Placards are commonly used in big rallies where like-minded people meet in the streets to bring about change and express discontent. Perhaps the language of self-help, like the political rally, enables people to come together and feels connected to a wider community that share the same problems. This installation seems to grapple with the actual difficulty of trying to incorporate the public ideas of self-help into the turbulent internal world of the individual. The language of self-help can be experienced as our own imaginary angry activist. They scream out their slogans and demand change of ourselves. 

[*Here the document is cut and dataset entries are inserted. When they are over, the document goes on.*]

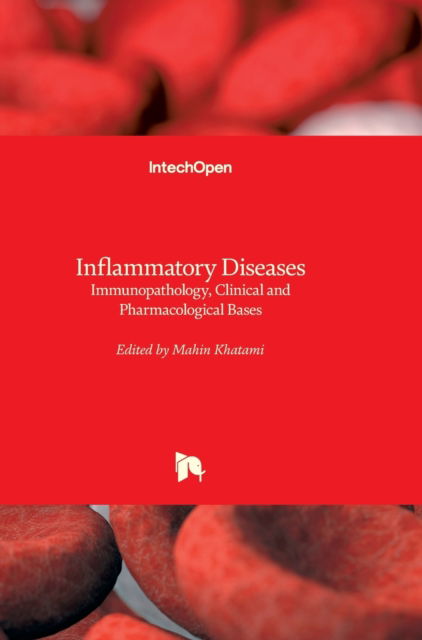 Cover for Mahin Khatami · Inflammatory Diseases: Immunopathology, Clinical and Pharmacological Bases (Hardcover Book) (2012)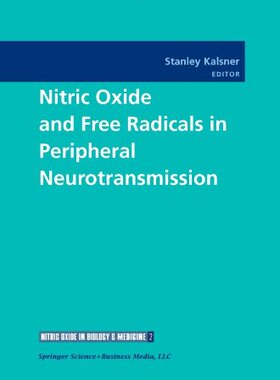 【预售】Nitric Oxide and Free Radicals in Peripheral N...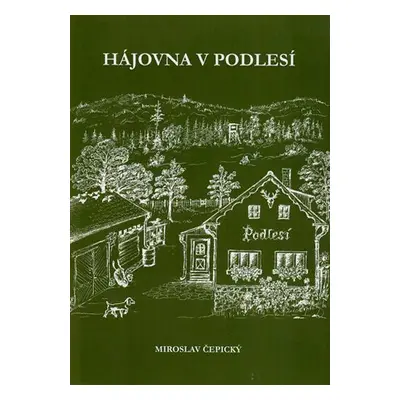 Hájovna V Podlesí - Miroslav Čepický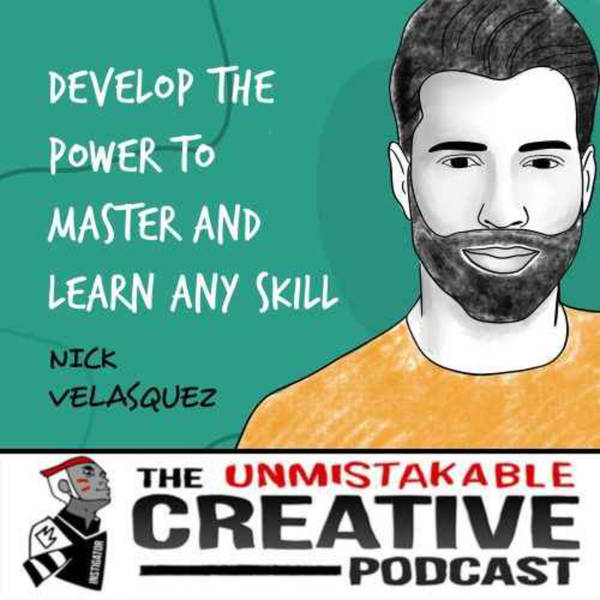 Listener Favorites: Nick Velasquez | Develop the Power to Master and Learn Any Skill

TRYHARDERTO TRYLESS (SINCE 2009)
2012
Wall drawing.

Self-help has made an industry that profits from people's insecurities  and encourages them to repress negative emotions and focus on self-improvement. The use of terms like “heal” or “move forward” to turn sadness or anger into some form of illness that can be treated by following these clear procedures. By turning it into an illness, self-help seems to alleviate the guilt and sense of personal responsibility associated with feeling emotionally terrible. However, by providing easy solutions it also puts the onus back on the individual to change the way they feel. They are obviously not trying hard enough or following the steps properly because if they were they would be successful and have everything they ever wanted and feel great about themselves. So while there is much more public discussion about our feelings and “where we are at” emotionally; there is an implicit pressure to be progressing up some sort of happiness ladder. This is what is so clever and funny about Tom Polo’s work. His placards show an awareness of the absurdity of demanding more happiness of ourselves and the world.